Latvian Public Procurement Laws Revised for Construction Contracts
The Baltic Times reports that the new Public Procurement Law comes into force this week. It was updated to transpose the relevant EU directives that deal with public procurement procedures for construction, supplies and services contracts. Several provisions have been revised to make it easier for small and medium-sized companies to compete for public procurement tenders.The thresholds for subjection to public procurement procedures have been changed including contracts up to EUR 42,000 for services and supplies, and worth up to EUR 170,000 for construction works.
Mounting Pressure on Key Public Services – Treasury Pushed to Avert ‘Disastrous Failures’
Institute for Government and the Chartered Institute of Public Finance and Accountancy report says UK government could face “a disastrous combination of failing public services and breached spending controls.” It urges the chancellor to push for ‘meaningful public service reforms and major changes to the way spending decisions are made …’ as pressure grows on key public services as departments are asked to ‘crack on’ with pre-announced £3.5bn in efficiency savings by 2019/20. Full story on Civil Service World.
Could UK Taxpayer Money Be Used To Support Supply Chains?
Certainly in the case of Nissan, which is suggesting that the Government help it to rebuild its car parts business once it leaves the EU. Fears of increased prices on its components, of which is uses 5 million a day, has led to the car manufacturer in Sunderland asking for £100 million to £140 million of investment for a supply development fund. A senior Nissan executive has said that the company sources up to 85% of its components from Japan, China and Europe, and that if these parts were produced in the UK, Nissan would spend up to £2 billion a year with British suppliers. More in The Guardian and slightly different angle in the northeast’s The Chronicle.

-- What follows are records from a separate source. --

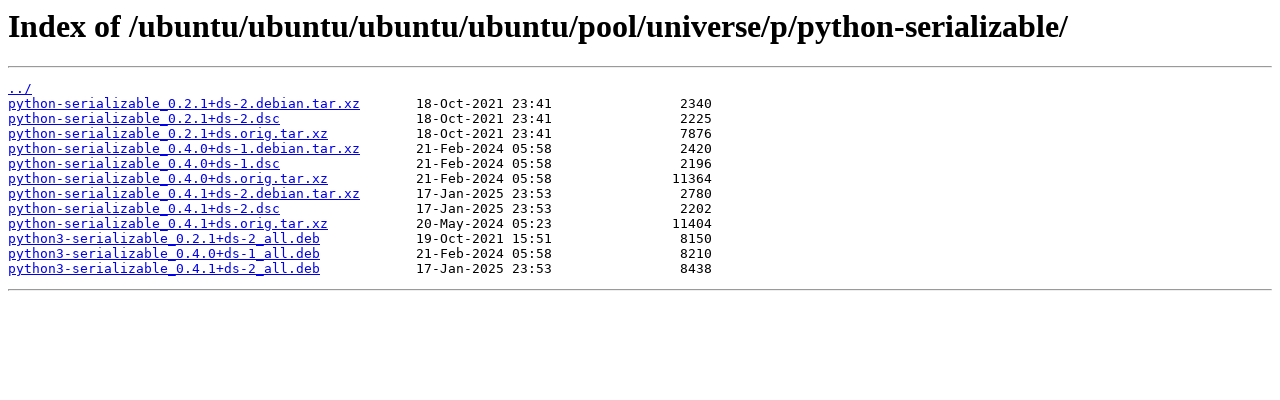

--- FILE ---
content_type: text/html
request_url: https://mirrors.lug.mtu.edu/ubuntu/ubuntu/ubuntu/ubuntu/pool/universe/p/python-serializable/
body_size: 1968
content:
<html>
<head><title>Index of /ubuntu/ubuntu/ubuntu/ubuntu/pool/universe/p/python-serializable/</title></head>
<body>
<h1>Index of /ubuntu/ubuntu/ubuntu/ubuntu/pool/universe/p/python-serializable/</h1><hr><pre><a href="../">../</a>
<a href="python-serializable_0.2.1%2Bds-2.debian.tar.xz">python-serializable_0.2.1+ds-2.debian.tar.xz</a>       18-Oct-2021 23:41                2340
<a href="python-serializable_0.2.1%2Bds-2.dsc">python-serializable_0.2.1+ds-2.dsc</a>                 18-Oct-2021 23:41                2225
<a href="python-serializable_0.2.1%2Bds.orig.tar.xz">python-serializable_0.2.1+ds.orig.tar.xz</a>           18-Oct-2021 23:41                7876
<a href="python-serializable_0.4.0%2Bds-1.debian.tar.xz">python-serializable_0.4.0+ds-1.debian.tar.xz</a>       21-Feb-2024 05:58                2420
<a href="python-serializable_0.4.0%2Bds-1.dsc">python-serializable_0.4.0+ds-1.dsc</a>                 21-Feb-2024 05:58                2196
<a href="python-serializable_0.4.0%2Bds.orig.tar.xz">python-serializable_0.4.0+ds.orig.tar.xz</a>           21-Feb-2024 05:58               11364
<a href="python-serializable_0.4.1%2Bds-2.debian.tar.xz">python-serializable_0.4.1+ds-2.debian.tar.xz</a>       17-Jan-2025 23:53                2780
<a href="python-serializable_0.4.1%2Bds-2.dsc">python-serializable_0.4.1+ds-2.dsc</a>                 17-Jan-2025 23:53                2202
<a href="python-serializable_0.4.1%2Bds.orig.tar.xz">python-serializable_0.4.1+ds.orig.tar.xz</a>           20-May-2024 05:23               11404
<a href="python3-serializable_0.2.1%2Bds-2_all.deb">python3-serializable_0.2.1+ds-2_all.deb</a>            19-Oct-2021 15:51                8150
<a href="python3-serializable_0.4.0%2Bds-1_all.deb">python3-serializable_0.4.0+ds-1_all.deb</a>            21-Feb-2024 05:58                8210
<a href="python3-serializable_0.4.1%2Bds-2_all.deb">python3-serializable_0.4.1+ds-2_all.deb</a>            17-Jan-2025 23:53                8438
</pre><hr></body>
</html>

And on a similar subject, organisations ‘across the pond’ that rely on Mexican manufacturing (doubt they will be asking the administration for financial support) are being forced to revisit and shorten their supply chains they enter a new phase of ‘protectionism.’ Forbes offers Six Tips To Survive In A Protectionist World.

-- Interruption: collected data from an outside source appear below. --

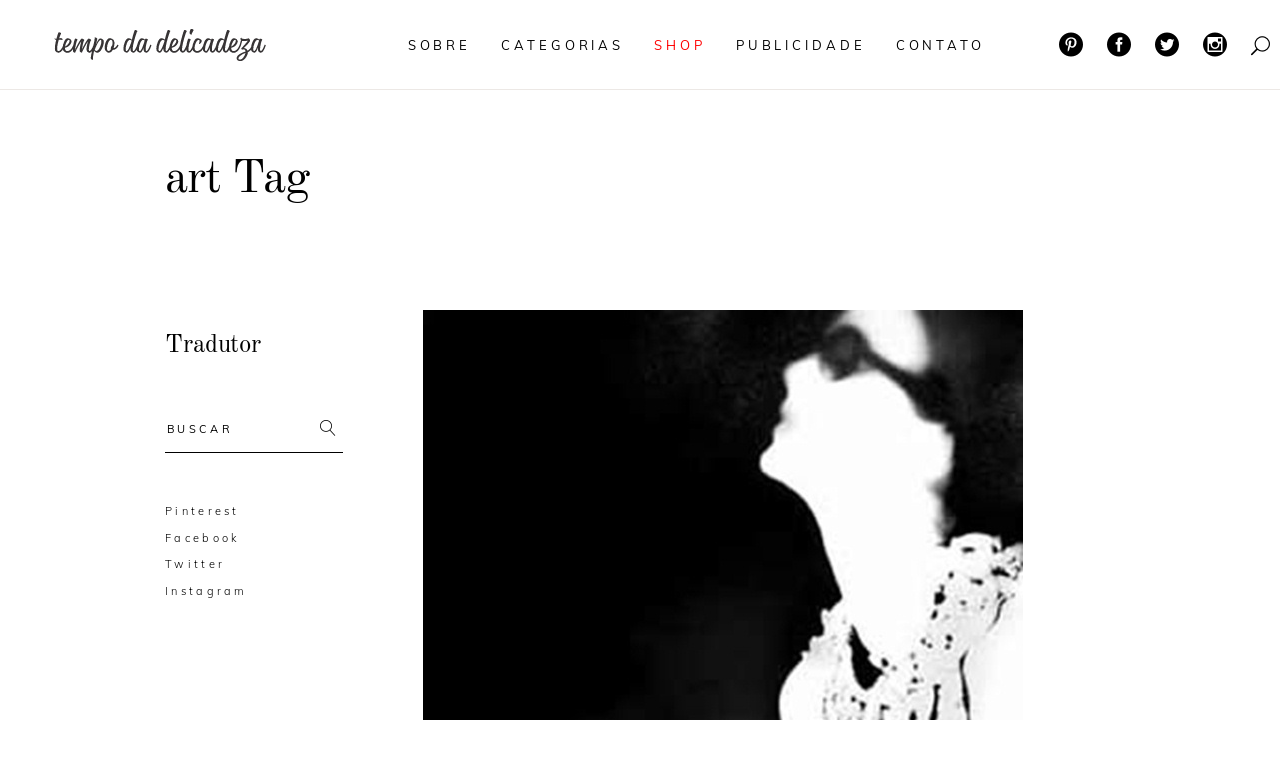

--- FILE ---
content_type: text/html; charset=utf-8
request_url: https://www.google.com/recaptcha/api2/aframe
body_size: 266
content:
<!DOCTYPE HTML><html><head><meta http-equiv="content-type" content="text/html; charset=UTF-8"></head><body><script nonce="0gpgl5ON_onPpZoqDMXyWg">/** Anti-fraud and anti-abuse applications only. See google.com/recaptcha */ try{var clients={'sodar':'https://pagead2.googlesyndication.com/pagead/sodar?'};window.addEventListener("message",function(a){try{if(a.source===window.parent){var b=JSON.parse(a.data);var c=clients[b['id']];if(c){var d=document.createElement('img');d.src=c+b['params']+'&rc='+(localStorage.getItem("rc::a")?sessionStorage.getItem("rc::b"):"");window.document.body.appendChild(d);sessionStorage.setItem("rc::e",parseInt(sessionStorage.getItem("rc::e")||0)+1);localStorage.setItem("rc::h",'1770025448144');}}}catch(b){}});window.parent.postMessage("_grecaptcha_ready", "*");}catch(b){}</script></body></html>

--- FILE ---
content_type: text/css
request_url: https://www.tempodadelicadeza.com.br/wp-content/litespeed/css/3b37c40b4c647a80bc20a81c81c48a64.css?ver=2b1c4
body_size: 392
content:
@import url(https://fonts.googleapis.com/css?family=Courgette);@import url(https://fonts.googleapis.com/css?family=Titillium+Web:400,700);//Reset CSS for all the sub elements of main class .mb_elegantModal>*{background:none;border:none;bottom:auto;clear:none;cursor:default;float:none;font-family:Arial,Helvetica,sans-serif;font-size:medium;font-style:normal;font-weight:400;height:auto;left:auto;letter-spacing:normal;line-height:normal;max-height:none;max-width:none;min-height:0;min-width:0;overflow:visible;position:static;right:auto;text-align:left;text-decoration:none;text-indent:0;text-transform:none;top:auto;visibility:visible;white-space:normal;width:auto;z-index:auto}.mb_elegantModal{position:fixed;font-family:Arial,Helvetica,sans-serif;top:0;right:0;bottom:0;left:0;background:rgb(0 0 0 / .3);z-index:999999;opacity:1;display:none}.mb_elegantModal>div{width:500px;position:relative;margin:8% auto;border-radius:10px;background:#fff;padding:40px;box-shadow:8px 0 20px 14px rgb(0 0 0 / .08)}.mb_elegantModal .esp-logo{width:100%;text-align:center}.mb_elegantModal h2{font-family:'Courgette',cursive;font-size:32px;line-height:2;text-align:center;text-transform:capitalize}.mb_elegantModal p{font-family:'Titillium Web',sans-serif;font-size:20px;line-height:1.5;text-align:center;color:#777}.mb_elegantModal input[type="email"]{font-family:'Titillium Web',sans-serif;width:80%;padding:10px;text-align:center;margin:auto;display:block;font-size:16px;border:1px solid}.mb_elegantModal .mb_elegantpopupbutton{font-family:'Titillium Web',sans-serif;display:block;margin:auto;color:#fff;text-decoration:none;text-align:center;padding:10px;font-size:18px;text-transform:uppercase;background:#2785C8;color:#FFF;border:0 none;outline:2px solid #2785C8;width:85%;-webkit-transition:all 0.5s ease-in-out;-moz-transition:all 0.5s ease-in-out;-o-transition:all 0.5s ease-in-out;transition:all 0.5s ease-in-out}.mb_elegantModal .mb_elegantpopupbutton:hover{background:#52A9E7}.mb_elegantModal .mb_elegantpopupbutton:active{background:#fff}.mb_elegantModalclose{position:absolute;right:12px;top:16px;width:24px;height:24px;background-repeat:no-repeat;cursor:pointer}.mb_elegantModal a{font-size:9px;margin:auto;display:block;text-align:center}.animated{visibility:visible!important}@media(max-width:767px){.mb_elegantModal{padding:4px}.mb_elegantModal>div{width:100%;padding:58px 5px}.mb_elegantModal h2{font-size:25px}.mb_elegantModal p{font-size:20px}}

Public Sector Supplier Hiding Behind ‘Go-Between’ Gets Fined, Then Less Fined
A Slovakia-based company that supplies specialised medical materials and devices to hospitals is being fined for ‘unclear ownership.’ Apparently this is a common phenomenon, where the real owners of a company hide behind a go-between, often in Cyprus. It’s interesting because while the Public Procurement Office (ÚVO) issued the fine in October, at €50,000, the firm appealed and got it reduced it to €10,000 in February. Also because authorised representatives of these firms are not obliged by law to disclose the names of their owners. This decision is being called groundbreaking. More on this and a Cautionary Tale can be read in The Slovak Spectator.